• _Objective_
Rewrite every line of the entries below, starting with the line that contains "What physical distance" and going on through the end of the entries. Shift each distance and coordinate value in the answers up by 125, and leave all other lines unchanged.

• _Input_
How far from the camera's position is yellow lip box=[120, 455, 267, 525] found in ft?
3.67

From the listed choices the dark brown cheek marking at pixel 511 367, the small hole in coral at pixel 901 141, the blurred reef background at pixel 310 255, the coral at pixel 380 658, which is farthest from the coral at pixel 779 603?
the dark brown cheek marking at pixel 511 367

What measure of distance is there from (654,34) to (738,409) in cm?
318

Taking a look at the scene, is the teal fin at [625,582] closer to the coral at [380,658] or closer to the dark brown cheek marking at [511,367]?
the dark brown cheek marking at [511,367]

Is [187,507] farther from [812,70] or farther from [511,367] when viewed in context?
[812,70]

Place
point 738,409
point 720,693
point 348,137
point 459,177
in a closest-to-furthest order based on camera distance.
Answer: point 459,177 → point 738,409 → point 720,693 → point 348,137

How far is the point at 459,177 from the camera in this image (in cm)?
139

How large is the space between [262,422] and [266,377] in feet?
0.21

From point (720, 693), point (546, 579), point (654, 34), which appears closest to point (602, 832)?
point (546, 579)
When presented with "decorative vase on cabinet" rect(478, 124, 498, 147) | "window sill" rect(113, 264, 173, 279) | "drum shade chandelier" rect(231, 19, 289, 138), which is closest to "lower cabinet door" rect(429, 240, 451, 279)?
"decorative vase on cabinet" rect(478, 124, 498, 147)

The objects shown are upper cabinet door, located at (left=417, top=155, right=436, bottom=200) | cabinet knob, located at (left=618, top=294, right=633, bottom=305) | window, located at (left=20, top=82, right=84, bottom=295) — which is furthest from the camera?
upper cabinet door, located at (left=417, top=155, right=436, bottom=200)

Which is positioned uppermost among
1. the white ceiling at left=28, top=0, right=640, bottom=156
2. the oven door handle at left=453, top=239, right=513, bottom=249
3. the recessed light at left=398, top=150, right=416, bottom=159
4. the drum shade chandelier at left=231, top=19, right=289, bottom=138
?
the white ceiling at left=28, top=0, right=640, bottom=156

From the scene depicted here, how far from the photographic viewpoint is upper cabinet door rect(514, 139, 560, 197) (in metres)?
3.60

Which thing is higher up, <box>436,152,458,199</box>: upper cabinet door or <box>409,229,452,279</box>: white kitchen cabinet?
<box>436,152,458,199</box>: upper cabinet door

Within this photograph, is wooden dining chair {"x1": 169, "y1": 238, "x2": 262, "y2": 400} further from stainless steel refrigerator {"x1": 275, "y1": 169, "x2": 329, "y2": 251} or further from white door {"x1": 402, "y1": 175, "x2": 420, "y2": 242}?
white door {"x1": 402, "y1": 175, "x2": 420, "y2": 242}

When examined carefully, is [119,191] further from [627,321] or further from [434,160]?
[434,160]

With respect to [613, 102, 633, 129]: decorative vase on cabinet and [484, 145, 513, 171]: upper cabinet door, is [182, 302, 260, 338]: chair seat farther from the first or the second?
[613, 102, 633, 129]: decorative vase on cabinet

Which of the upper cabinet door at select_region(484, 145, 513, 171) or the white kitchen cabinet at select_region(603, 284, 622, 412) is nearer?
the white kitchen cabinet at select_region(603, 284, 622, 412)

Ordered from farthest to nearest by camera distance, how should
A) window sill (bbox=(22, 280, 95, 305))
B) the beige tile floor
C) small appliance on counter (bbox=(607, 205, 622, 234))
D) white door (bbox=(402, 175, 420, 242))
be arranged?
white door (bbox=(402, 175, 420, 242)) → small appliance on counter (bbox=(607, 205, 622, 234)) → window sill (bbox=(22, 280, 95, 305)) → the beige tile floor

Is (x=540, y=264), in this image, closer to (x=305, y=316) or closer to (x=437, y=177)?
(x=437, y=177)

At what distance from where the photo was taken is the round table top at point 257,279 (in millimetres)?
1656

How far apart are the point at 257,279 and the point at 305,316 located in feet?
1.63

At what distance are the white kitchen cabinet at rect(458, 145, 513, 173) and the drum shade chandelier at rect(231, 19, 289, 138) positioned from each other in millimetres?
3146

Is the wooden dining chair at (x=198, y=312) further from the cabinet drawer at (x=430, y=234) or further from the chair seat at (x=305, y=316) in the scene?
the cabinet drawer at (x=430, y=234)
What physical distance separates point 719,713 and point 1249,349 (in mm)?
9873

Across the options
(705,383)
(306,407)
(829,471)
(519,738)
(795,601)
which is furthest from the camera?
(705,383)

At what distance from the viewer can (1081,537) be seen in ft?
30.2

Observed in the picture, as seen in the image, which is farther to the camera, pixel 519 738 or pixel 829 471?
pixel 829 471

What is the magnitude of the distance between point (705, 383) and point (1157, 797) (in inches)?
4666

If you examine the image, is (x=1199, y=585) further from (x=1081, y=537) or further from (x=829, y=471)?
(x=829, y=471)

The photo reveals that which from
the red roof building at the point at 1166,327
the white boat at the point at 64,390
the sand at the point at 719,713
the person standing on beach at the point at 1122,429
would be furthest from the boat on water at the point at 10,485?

• _Worked answer_
What physical distance separates point 719,713 and point 1249,349 (in mm)?
9998

Across the options
(705,383)
(306,407)
(829,471)
(519,738)
(795,601)
which is furthest from the camera?
(830,508)

At what distance from the viewer can (1081,537) be seen in ft?
155.2

Observed in the picture, as seen in the image, which is farther to the camera, pixel 519 738 or pixel 829 471?
pixel 954 596

What is the magnitude of the distance between point (705, 383) and point (1157, 797) (in inches)?
4791

If you examine the image, is (x=1199, y=585) further from (x=1081, y=537) or further from (x=829, y=471)?
(x=954, y=596)

The photo reveals that which from
the red roof building at the point at 1166,327
the white boat at the point at 64,390
the sand at the point at 719,713
the person standing on beach at the point at 1122,429
would be furthest from the boat on water at the point at 10,485?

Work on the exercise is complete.